Reproduce the listing lines starting at the line containing "What is the measured" and ending at the line containing "3. pixel 407 244", swapping "distance" for "range" and changing nothing else.

> Provided records:
** Begin **
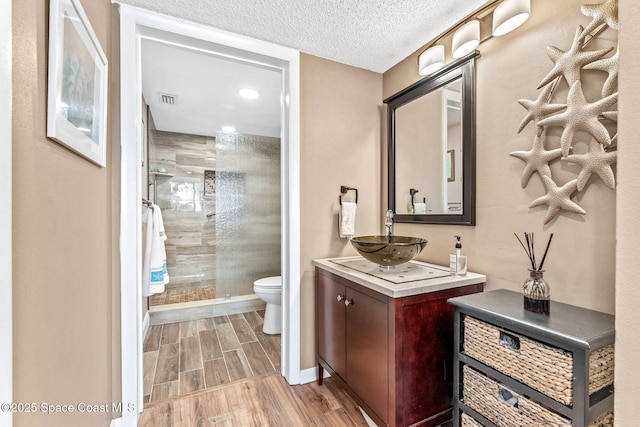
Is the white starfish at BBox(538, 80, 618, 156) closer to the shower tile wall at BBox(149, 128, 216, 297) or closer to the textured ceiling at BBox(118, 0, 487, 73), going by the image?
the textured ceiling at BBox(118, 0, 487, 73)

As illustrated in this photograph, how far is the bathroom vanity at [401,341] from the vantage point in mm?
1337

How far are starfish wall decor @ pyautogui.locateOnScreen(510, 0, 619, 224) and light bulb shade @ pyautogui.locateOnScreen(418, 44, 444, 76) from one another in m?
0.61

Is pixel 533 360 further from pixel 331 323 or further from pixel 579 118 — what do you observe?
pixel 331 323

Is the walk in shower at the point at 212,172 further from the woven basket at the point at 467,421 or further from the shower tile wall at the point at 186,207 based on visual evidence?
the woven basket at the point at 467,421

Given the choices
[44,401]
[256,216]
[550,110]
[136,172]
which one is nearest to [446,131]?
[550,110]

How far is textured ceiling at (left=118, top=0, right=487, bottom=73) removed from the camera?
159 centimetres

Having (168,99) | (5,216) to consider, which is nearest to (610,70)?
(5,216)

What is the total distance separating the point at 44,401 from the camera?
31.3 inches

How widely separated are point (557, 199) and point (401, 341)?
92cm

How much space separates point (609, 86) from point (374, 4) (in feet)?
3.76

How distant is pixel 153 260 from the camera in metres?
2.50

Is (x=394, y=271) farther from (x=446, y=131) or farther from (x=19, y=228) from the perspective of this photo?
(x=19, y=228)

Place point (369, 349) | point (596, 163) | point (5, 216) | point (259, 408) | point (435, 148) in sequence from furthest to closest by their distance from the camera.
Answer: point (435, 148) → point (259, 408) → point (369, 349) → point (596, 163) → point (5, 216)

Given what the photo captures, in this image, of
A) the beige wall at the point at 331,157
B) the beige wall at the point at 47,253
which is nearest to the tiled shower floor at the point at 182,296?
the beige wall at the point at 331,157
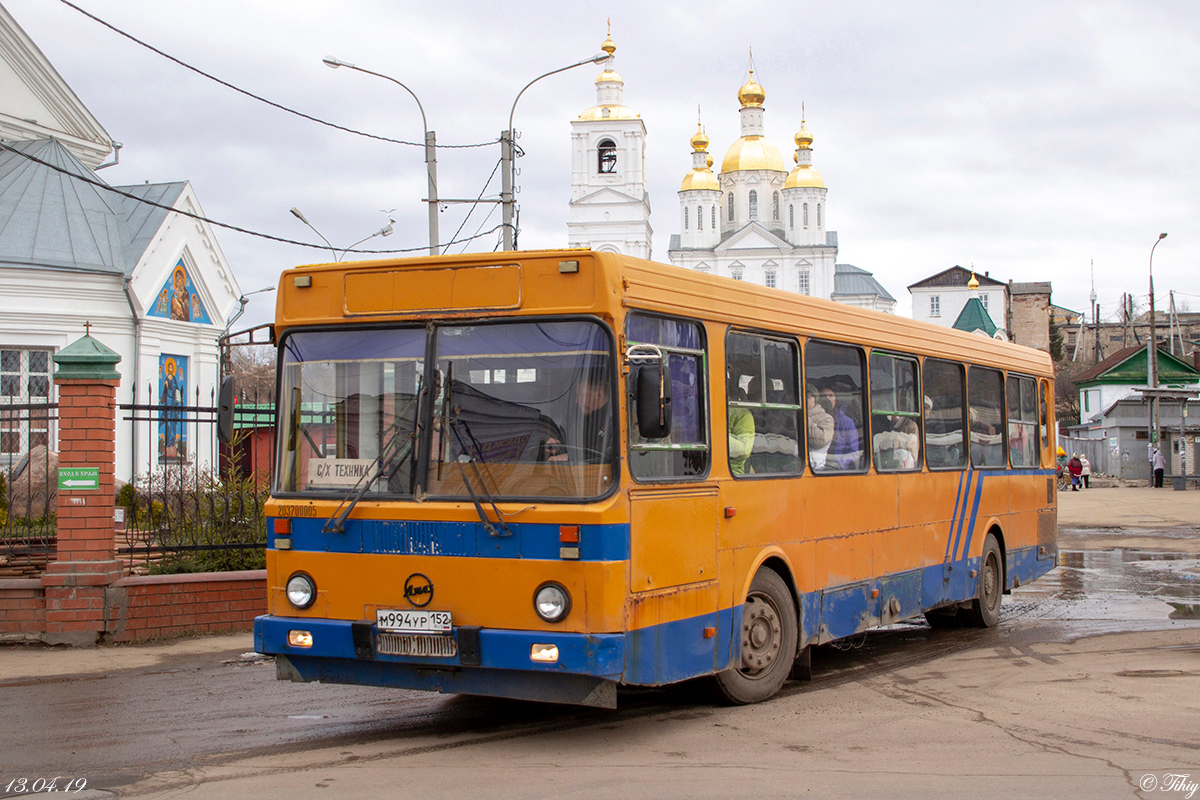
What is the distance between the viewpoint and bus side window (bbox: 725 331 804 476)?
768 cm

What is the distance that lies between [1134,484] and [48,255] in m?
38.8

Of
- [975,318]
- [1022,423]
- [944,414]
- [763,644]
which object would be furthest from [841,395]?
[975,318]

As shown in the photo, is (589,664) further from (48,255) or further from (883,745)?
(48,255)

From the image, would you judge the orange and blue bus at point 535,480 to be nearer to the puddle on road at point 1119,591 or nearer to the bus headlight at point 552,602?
** End **
** Begin **
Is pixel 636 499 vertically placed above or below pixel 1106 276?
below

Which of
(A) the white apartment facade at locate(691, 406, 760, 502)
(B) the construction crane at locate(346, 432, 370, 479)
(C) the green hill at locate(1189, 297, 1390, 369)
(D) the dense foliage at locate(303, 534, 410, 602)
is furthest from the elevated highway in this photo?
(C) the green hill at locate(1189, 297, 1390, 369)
** End **
** Begin **
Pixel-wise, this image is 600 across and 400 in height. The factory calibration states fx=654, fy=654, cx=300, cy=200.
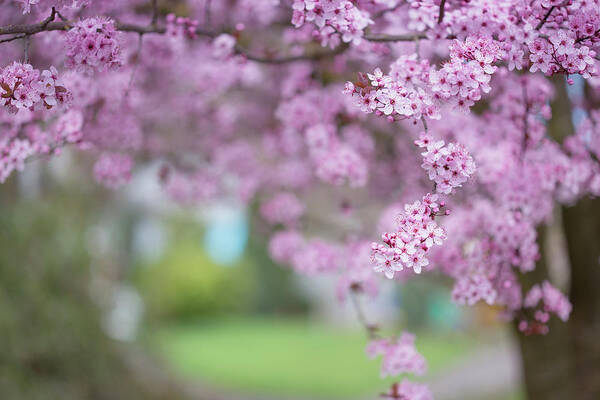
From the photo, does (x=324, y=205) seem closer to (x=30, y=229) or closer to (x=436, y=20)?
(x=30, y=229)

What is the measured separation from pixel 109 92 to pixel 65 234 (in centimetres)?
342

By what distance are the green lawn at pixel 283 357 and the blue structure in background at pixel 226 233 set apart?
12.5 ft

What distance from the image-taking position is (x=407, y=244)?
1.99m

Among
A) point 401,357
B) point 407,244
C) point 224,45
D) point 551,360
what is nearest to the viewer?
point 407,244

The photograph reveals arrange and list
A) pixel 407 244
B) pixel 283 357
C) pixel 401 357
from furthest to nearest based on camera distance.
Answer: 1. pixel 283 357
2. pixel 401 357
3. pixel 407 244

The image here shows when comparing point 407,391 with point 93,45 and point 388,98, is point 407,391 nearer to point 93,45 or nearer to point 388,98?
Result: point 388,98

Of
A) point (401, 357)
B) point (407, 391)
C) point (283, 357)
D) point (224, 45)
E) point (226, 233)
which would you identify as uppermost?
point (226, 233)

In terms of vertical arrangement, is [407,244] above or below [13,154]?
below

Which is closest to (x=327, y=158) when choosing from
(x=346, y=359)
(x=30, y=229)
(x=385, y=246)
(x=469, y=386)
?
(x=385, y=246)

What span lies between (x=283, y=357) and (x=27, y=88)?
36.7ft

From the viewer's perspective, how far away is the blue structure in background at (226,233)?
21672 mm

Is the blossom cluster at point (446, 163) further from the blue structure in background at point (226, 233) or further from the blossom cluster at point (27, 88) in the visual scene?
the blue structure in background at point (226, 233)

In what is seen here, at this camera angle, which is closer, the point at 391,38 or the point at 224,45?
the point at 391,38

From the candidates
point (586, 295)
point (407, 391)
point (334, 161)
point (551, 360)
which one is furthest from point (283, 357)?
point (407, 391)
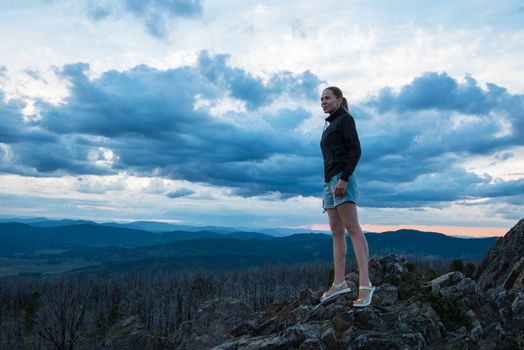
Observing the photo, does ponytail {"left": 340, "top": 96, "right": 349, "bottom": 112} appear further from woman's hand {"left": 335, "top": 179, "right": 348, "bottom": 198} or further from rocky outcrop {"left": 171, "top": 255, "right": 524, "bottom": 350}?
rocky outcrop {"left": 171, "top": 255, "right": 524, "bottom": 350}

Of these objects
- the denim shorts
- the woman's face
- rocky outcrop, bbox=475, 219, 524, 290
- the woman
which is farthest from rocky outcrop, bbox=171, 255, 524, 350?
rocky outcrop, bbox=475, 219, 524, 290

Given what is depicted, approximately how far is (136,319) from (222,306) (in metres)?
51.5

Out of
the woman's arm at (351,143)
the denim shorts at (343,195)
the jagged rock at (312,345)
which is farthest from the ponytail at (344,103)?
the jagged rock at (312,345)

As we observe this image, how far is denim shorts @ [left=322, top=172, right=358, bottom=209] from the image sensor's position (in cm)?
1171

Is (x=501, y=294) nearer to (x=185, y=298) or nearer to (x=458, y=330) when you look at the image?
** End **
> Worked solution:
What is the measured separation from pixel 109 92 to pixel 65 234 (in centimetres)?
342

By what range are the green lawn at pixel 283 357 and the blue structure in background at pixel 226 233 set apart?
12.5 ft

What range from the image-taking position is (x=407, y=244)?
1.99m

Among
A) point 401,357
B) point 407,244
C) point 224,45
D) point 551,360
what is nearest to the viewer?
point 407,244

The photograph reveals arrange and list
A) pixel 407 244
B) pixel 283 357
C) pixel 401 357
from furthest to nearest based on camera range.
Answer: 1. pixel 283 357
2. pixel 401 357
3. pixel 407 244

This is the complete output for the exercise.